[Items from a data source]
###

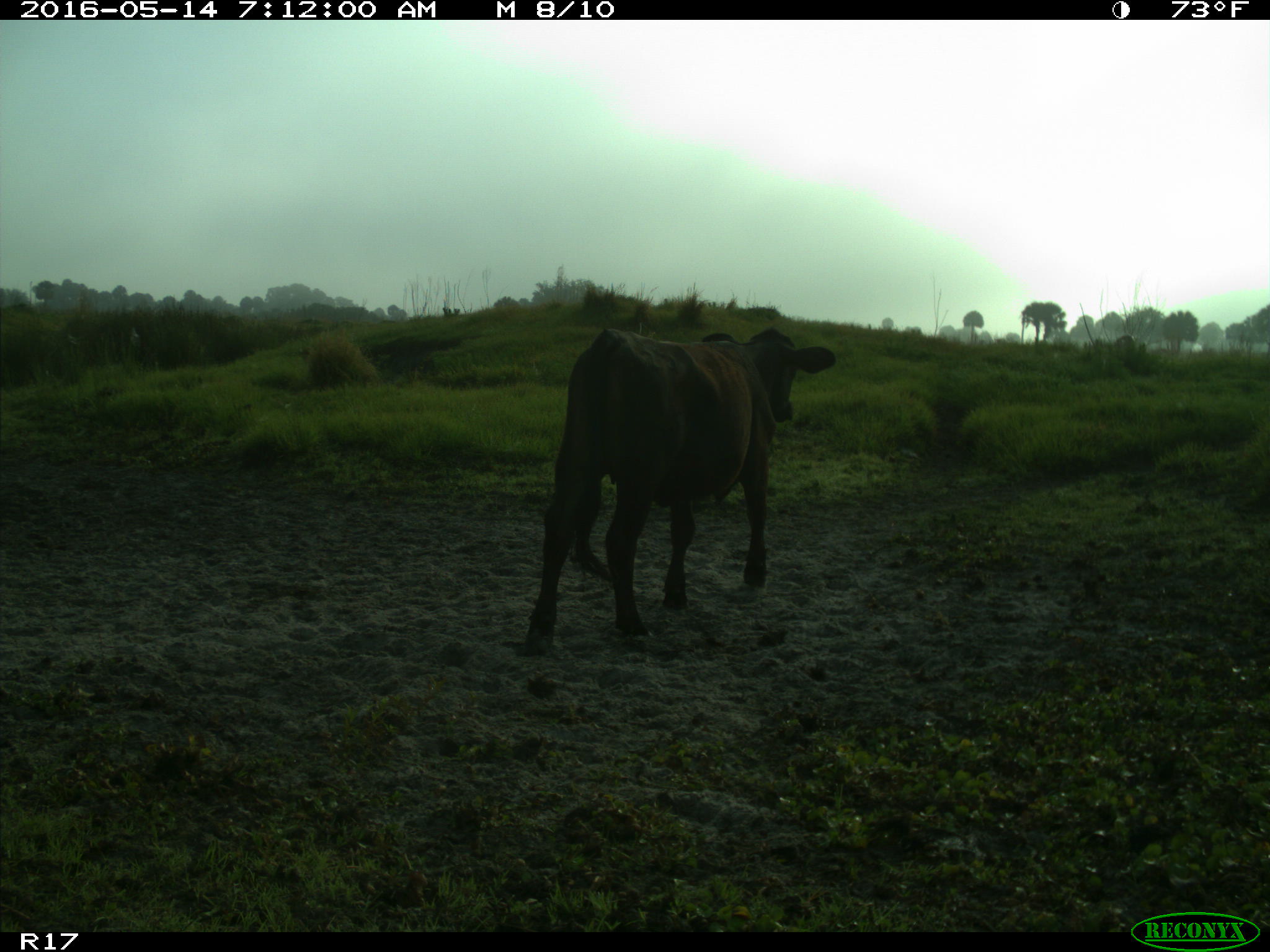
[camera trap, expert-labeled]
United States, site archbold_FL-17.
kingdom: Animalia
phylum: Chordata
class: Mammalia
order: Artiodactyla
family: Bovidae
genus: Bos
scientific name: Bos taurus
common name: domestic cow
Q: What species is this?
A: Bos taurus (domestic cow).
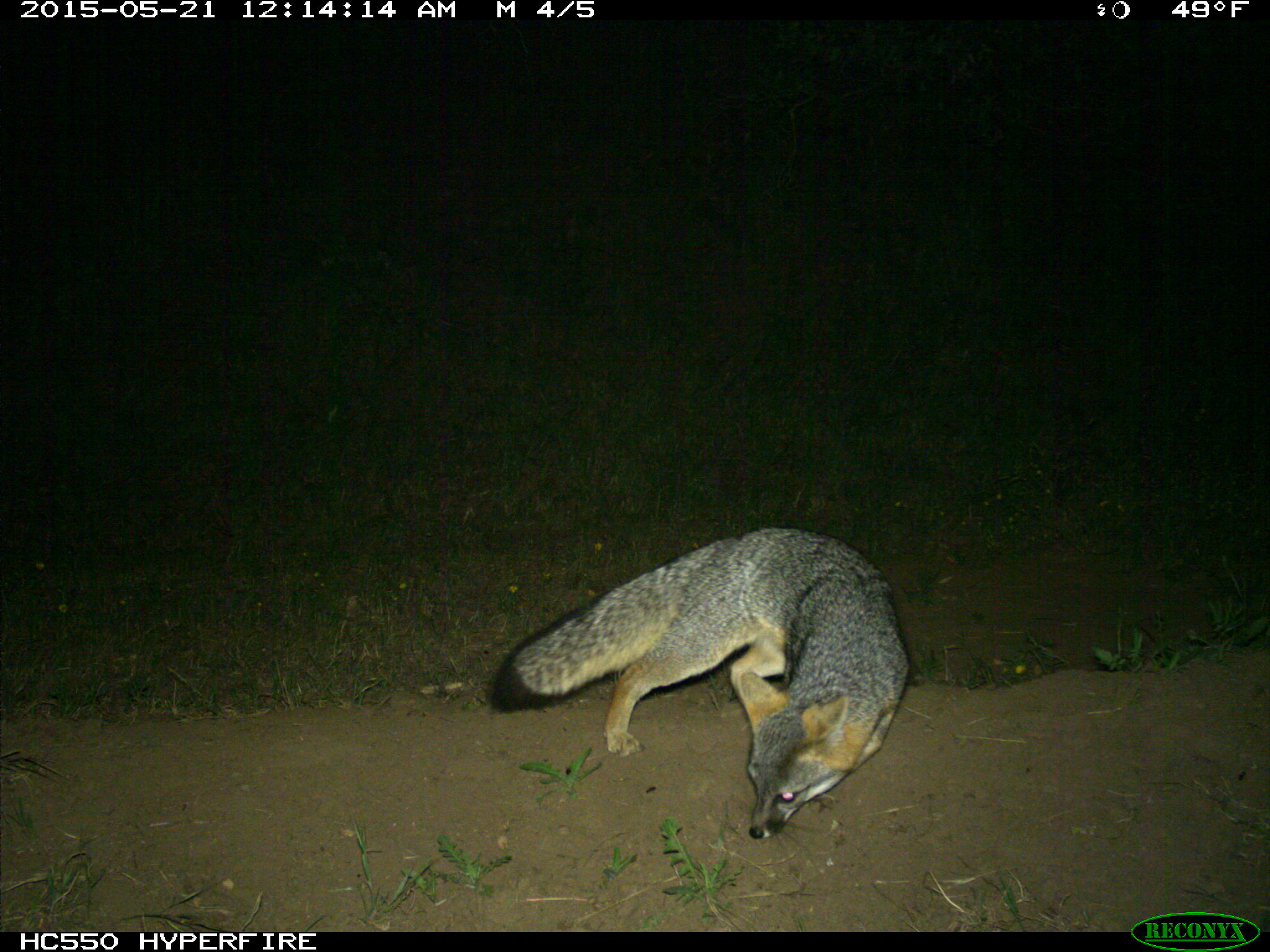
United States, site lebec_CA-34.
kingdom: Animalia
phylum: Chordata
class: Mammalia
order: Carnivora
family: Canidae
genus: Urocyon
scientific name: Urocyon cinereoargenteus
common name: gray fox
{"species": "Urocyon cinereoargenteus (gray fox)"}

###

:: Problem details ::
What is needed is every entry written out word for word, with no pictures.

:: Reply ::
[camera trap, expert-labeled]
United States, site archbold_FL-17.
kingdom: Animalia
phylum: Chordata
class: Mammalia
order: Artiodactyla
family: Bovidae
genus: Bos
scientific name: Bos taurus
common name: domestic cow
Q: What species is this?
A: Bos taurus (domestic cow).
United States, site lebec_CA-34.
kingdom: Animalia
phylum: Chordata
class: Mammalia
order: Carnivora
family: Canidae
genus: Urocyon
scientific name: Urocyon cinereoargenteus
common name: gray fox
{"species": "Urocyon cinereoargenteus (gray fox)"}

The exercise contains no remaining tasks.